======== Provided records
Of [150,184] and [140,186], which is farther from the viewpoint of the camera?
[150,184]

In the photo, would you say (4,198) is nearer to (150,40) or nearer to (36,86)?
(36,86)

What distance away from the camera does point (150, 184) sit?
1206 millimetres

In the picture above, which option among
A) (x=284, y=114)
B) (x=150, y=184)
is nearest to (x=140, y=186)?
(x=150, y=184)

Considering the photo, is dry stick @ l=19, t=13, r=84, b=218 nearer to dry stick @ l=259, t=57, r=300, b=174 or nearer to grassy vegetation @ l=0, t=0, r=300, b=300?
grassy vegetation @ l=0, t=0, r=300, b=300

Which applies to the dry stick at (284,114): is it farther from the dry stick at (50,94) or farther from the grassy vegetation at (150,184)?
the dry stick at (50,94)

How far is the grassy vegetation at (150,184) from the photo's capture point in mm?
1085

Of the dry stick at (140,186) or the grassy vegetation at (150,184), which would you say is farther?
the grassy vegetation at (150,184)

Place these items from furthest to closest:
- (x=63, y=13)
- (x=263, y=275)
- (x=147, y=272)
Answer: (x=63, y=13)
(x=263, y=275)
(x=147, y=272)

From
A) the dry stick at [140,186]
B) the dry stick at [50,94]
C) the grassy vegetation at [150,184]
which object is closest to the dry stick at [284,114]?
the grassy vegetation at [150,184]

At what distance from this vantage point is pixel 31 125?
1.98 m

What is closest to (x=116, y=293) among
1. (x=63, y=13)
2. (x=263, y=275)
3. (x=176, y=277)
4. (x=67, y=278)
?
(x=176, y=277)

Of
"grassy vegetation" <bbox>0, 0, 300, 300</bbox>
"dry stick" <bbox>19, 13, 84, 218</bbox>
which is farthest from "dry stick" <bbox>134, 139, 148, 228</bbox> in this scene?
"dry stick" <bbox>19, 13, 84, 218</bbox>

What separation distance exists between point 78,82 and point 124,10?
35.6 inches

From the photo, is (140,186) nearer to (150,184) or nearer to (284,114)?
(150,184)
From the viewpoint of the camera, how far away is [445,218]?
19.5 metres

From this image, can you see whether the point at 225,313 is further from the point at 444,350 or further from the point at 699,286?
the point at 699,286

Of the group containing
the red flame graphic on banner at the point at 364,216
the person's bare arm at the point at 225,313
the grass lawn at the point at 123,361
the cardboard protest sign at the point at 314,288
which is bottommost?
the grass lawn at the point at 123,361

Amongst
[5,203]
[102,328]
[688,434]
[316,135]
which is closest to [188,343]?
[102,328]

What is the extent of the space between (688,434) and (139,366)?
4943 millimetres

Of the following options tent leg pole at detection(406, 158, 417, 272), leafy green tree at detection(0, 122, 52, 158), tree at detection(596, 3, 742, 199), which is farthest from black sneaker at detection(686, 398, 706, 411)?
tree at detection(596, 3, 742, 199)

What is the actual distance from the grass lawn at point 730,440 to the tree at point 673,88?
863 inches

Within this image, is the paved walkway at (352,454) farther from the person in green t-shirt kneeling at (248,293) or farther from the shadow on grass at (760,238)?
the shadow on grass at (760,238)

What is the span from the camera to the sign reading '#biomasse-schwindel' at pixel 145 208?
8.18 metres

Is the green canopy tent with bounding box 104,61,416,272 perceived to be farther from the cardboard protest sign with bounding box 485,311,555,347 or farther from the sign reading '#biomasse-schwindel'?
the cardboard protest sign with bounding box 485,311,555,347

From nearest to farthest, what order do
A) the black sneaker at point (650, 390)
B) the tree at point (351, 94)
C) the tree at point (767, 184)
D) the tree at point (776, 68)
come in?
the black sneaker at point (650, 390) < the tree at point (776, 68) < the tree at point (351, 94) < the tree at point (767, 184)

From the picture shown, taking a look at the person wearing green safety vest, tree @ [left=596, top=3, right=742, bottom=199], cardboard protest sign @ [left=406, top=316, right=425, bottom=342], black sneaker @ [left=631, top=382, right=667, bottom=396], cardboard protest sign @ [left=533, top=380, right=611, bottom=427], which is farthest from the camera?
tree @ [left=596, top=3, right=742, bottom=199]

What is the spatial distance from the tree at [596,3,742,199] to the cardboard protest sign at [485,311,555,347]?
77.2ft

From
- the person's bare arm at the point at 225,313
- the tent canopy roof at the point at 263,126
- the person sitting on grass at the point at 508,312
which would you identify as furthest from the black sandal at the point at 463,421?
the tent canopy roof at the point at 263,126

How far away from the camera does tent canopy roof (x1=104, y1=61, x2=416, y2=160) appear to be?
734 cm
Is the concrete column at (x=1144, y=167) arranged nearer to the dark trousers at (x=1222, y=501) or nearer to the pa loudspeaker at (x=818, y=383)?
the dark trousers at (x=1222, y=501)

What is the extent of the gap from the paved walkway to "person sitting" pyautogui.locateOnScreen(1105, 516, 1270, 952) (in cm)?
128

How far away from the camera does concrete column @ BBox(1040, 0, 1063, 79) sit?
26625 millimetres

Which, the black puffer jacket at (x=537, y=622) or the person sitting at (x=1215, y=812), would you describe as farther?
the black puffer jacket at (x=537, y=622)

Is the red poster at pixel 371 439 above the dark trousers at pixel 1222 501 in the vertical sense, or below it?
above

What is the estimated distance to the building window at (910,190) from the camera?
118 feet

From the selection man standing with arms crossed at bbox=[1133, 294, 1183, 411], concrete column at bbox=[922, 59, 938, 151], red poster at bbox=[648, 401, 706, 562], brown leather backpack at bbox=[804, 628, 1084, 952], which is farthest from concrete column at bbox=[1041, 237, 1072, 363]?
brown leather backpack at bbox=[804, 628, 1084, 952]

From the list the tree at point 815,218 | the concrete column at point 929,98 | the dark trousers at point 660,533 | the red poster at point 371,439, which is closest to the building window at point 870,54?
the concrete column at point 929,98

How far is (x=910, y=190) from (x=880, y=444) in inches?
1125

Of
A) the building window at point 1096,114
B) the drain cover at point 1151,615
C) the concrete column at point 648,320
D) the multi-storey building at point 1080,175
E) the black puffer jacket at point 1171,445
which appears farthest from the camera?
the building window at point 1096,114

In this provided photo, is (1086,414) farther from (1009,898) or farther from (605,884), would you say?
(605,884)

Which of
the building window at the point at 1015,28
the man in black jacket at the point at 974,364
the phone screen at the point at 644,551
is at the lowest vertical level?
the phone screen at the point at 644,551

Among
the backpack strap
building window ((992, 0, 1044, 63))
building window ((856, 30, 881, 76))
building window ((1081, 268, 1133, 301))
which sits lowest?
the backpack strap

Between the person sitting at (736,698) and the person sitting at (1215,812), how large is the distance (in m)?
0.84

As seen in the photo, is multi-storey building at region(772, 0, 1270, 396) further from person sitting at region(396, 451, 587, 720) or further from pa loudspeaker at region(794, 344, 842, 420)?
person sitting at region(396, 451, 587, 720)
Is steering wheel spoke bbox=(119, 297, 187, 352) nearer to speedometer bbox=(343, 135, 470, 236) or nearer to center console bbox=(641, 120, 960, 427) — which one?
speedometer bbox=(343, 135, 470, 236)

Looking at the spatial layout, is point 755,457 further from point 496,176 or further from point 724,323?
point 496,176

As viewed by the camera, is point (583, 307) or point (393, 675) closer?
================
What you should do:
Output the line that contains "Between the person", followed by every later line in the listing, with no line omitted and none added.

In response:
Between the person sitting at (736,698) and the person sitting at (1215,812), how large is the distance (in m)?
0.84

As seen in the photo, is multi-storey building at region(772, 0, 1270, 396) further from person sitting at region(396, 451, 587, 720) or further from pa loudspeaker at region(794, 344, 842, 420)?
person sitting at region(396, 451, 587, 720)
Is steering wheel spoke bbox=(119, 297, 187, 352) nearer to speedometer bbox=(343, 135, 470, 236) or nearer to center console bbox=(641, 120, 960, 427) — which one?
speedometer bbox=(343, 135, 470, 236)

Looking at the spatial layout, is point 755,457 further from point 496,176 or further from point 724,323?
point 496,176

As viewed by the camera, is point (583, 307) or point (393, 675) closer?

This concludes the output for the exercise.